Director David Brucker has made impressive features in the horror genre before. The deeply underrated apocalyptic zombie horror film, The Signal to start with — which he co-directed and wrote with Dan Bush. He made some noteworthy contributions to the horror anthology subgenre, such as directing segments in Southbound and the V/H/S franchise. Most notably, there was Netflix’s The Ritual. Another horror film that managed to feature psychological depth for its main character, alongside its genre conventions.
The film’s dread-fueled atmosphere permeates throughout. We are constantly reminded that someone might be watching Beth. The camera shows enough dark space in the background to make you feel that someone — or something — might jump at Beth at a moment’s notice. Luckily, the film isn’t some James Wan knock-off and never becomes overly predictable. Bruckner is remarkably restrained. Instead of continuous spookfest, The Night House is more of a slow-burn, creeping thriller. Sometimes there’s a jump scare, sometimes not. It never ventures into the ridiculous.

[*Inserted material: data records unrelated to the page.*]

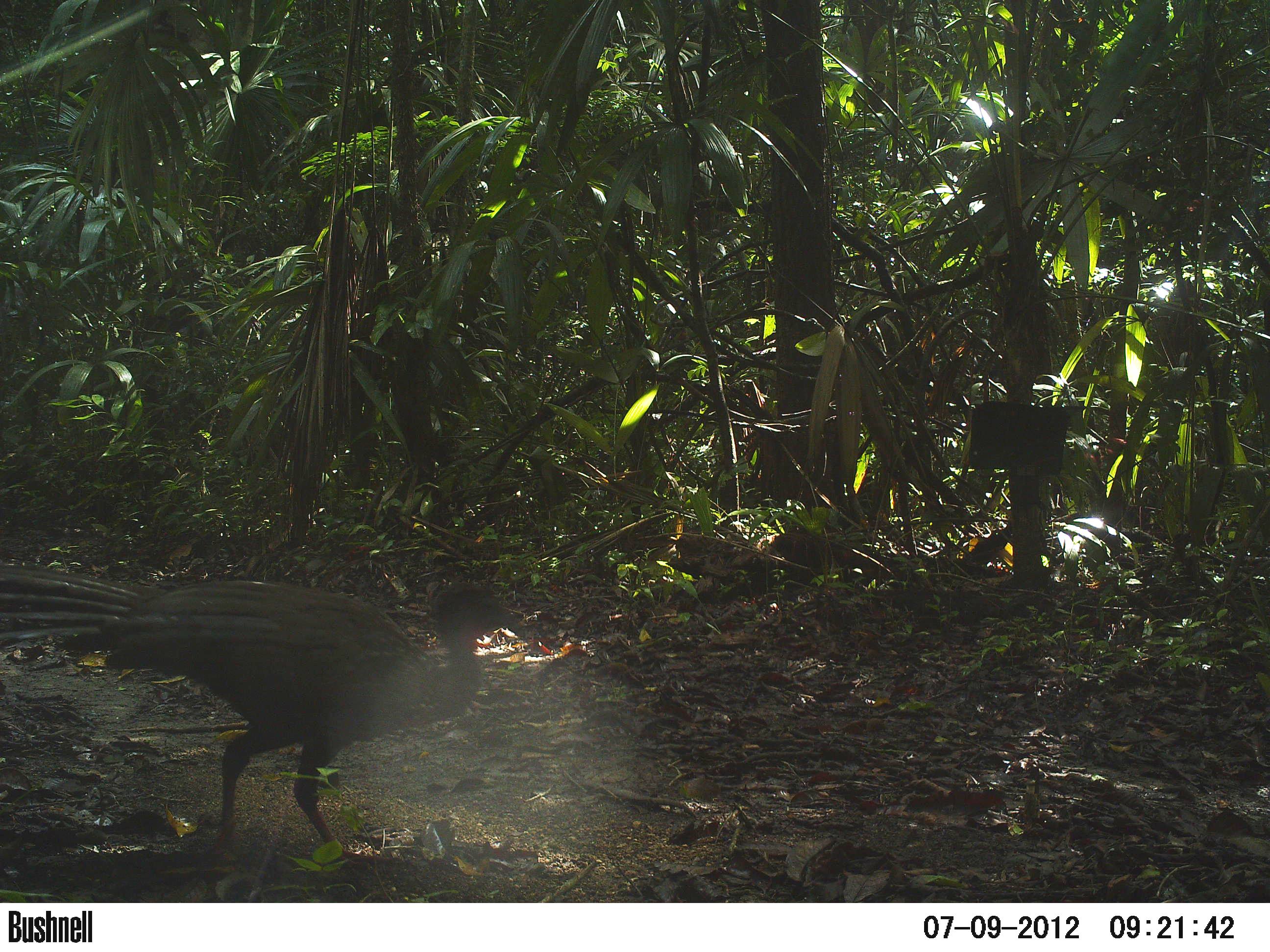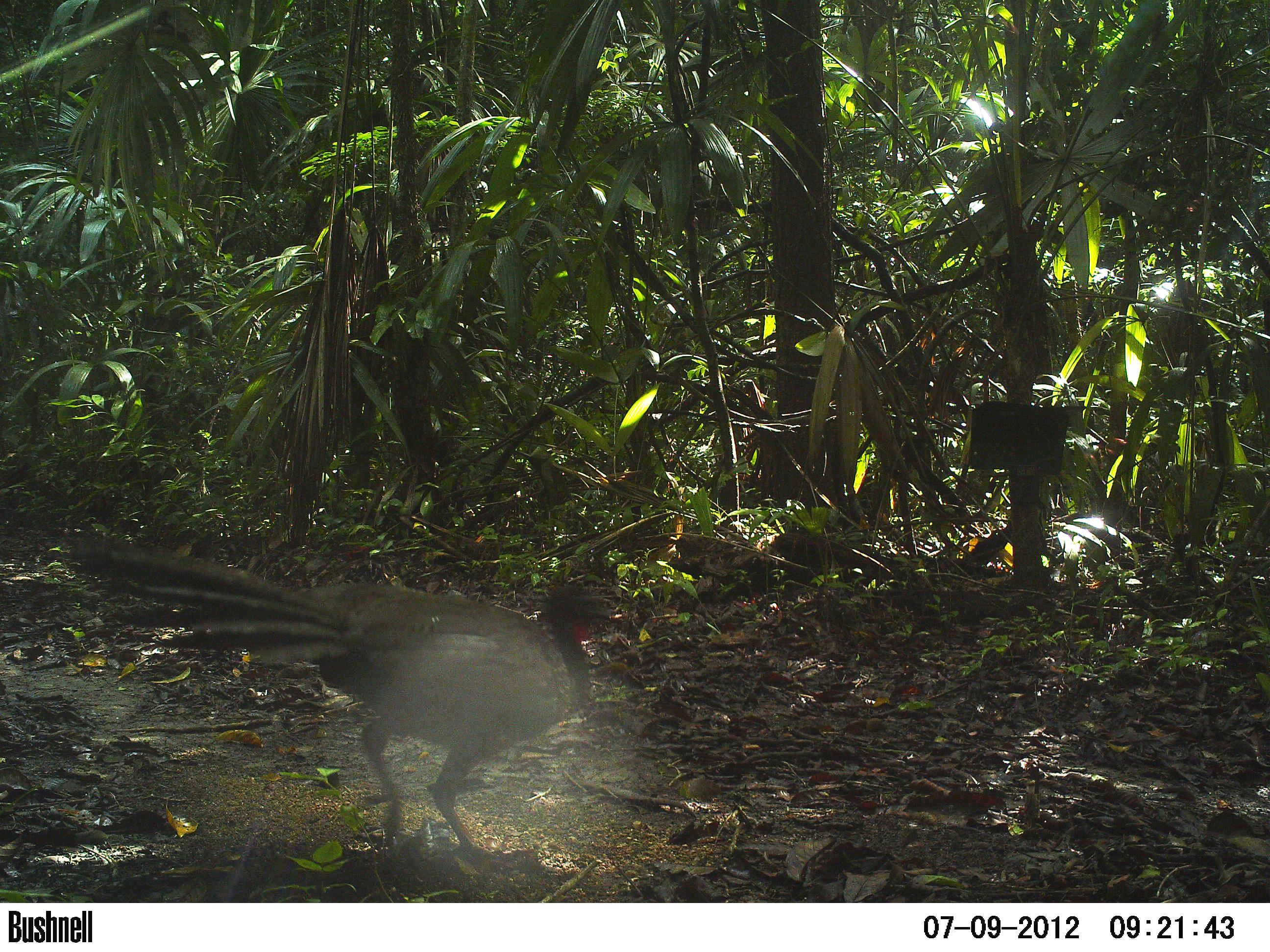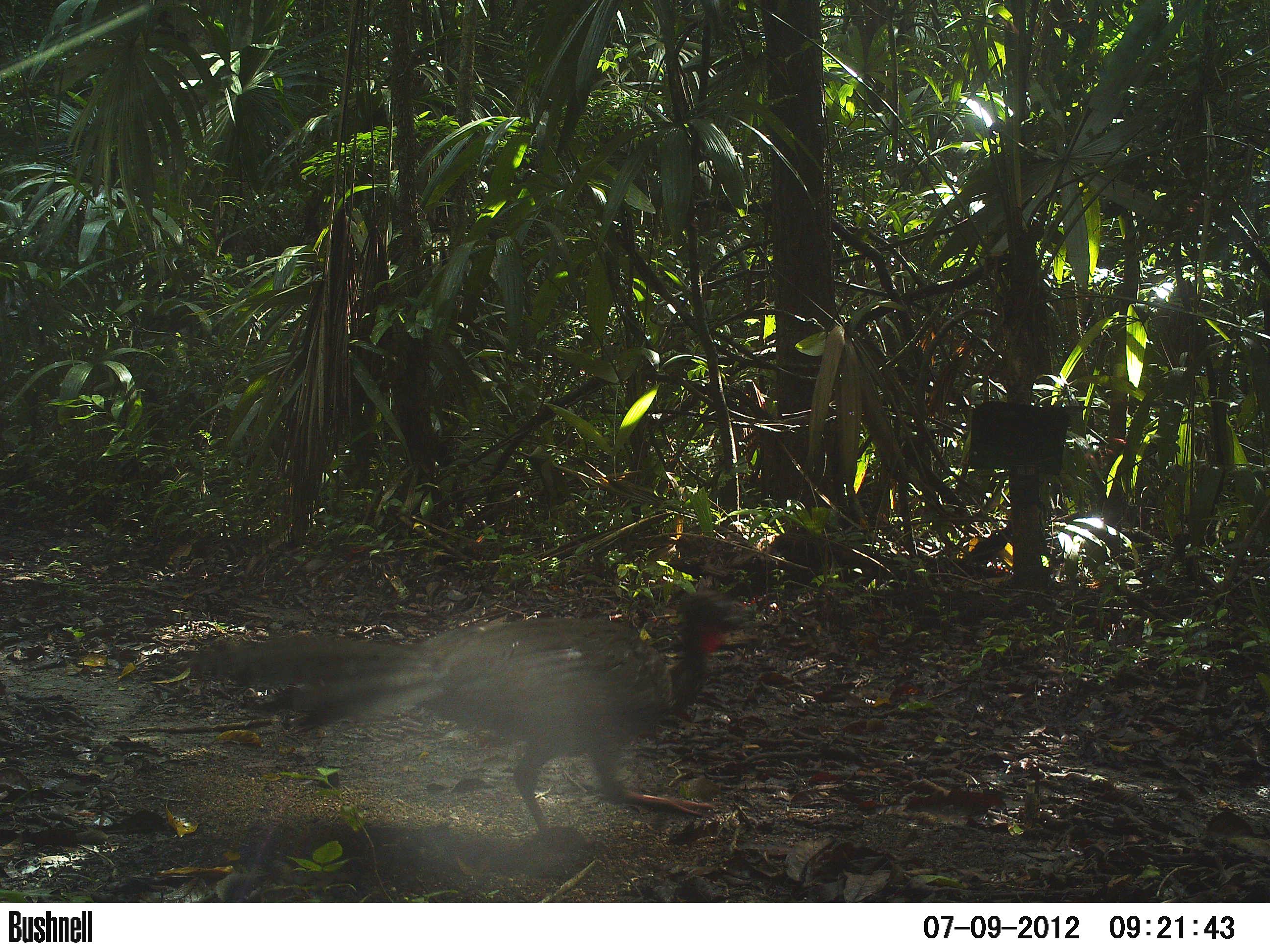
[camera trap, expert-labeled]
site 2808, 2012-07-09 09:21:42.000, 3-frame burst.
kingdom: Animalia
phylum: Chordata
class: Aves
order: Galliformes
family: Cracidae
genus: Penelope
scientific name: Penelope purpurascens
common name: crested guan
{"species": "Penelope purpurascens (crested guan)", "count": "1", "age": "adult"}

Even though I’m known for complaining about Hollywood’s overuse of CGI, The Night House uses computer wizardry perfectly. There are some particularly brilliant uses of pareidolia in the film.
Some due needs to be given to cinematographer Elisha Christian. While most of the film is draped in darkness, the climax features some beautiful use of dark reds — its poster can give you a hint of Christian’s brilliant use of color.
What settled The Night House as a brilliant piece of psychological horror cinema to me, is its final scene. It all ends on a meaningful note that will stick with you.
The eventual revelations to the plot, to the nature of the haunting, might not satisfy everyone. There’s some peculiar vagueness to it. Yet ultimately, the questions we are left with only strengthened the film’s core themes. Similar to The Babadook, it doesn’t have to make complete sense. It’s about what the horror represented, rather than giving a believable explanation of the paranormal occurrences.
The Night House is an adult horror film. It’s not a constant parade of jump scares or a gorefest (in fact, thinking about it, this film might almost be bloodless). It’s an intimate, uncomfortable study of grief and how we deal with the internal monsters inside us. How that deep down, we might not want all the answers — especially when it comes to the questions of what happens after we die.
It’s about how alone we can feel when someone so beloved suddenly leaves us, and how that void, that terrible life-sucking void, can haunt us for the rest of our lives.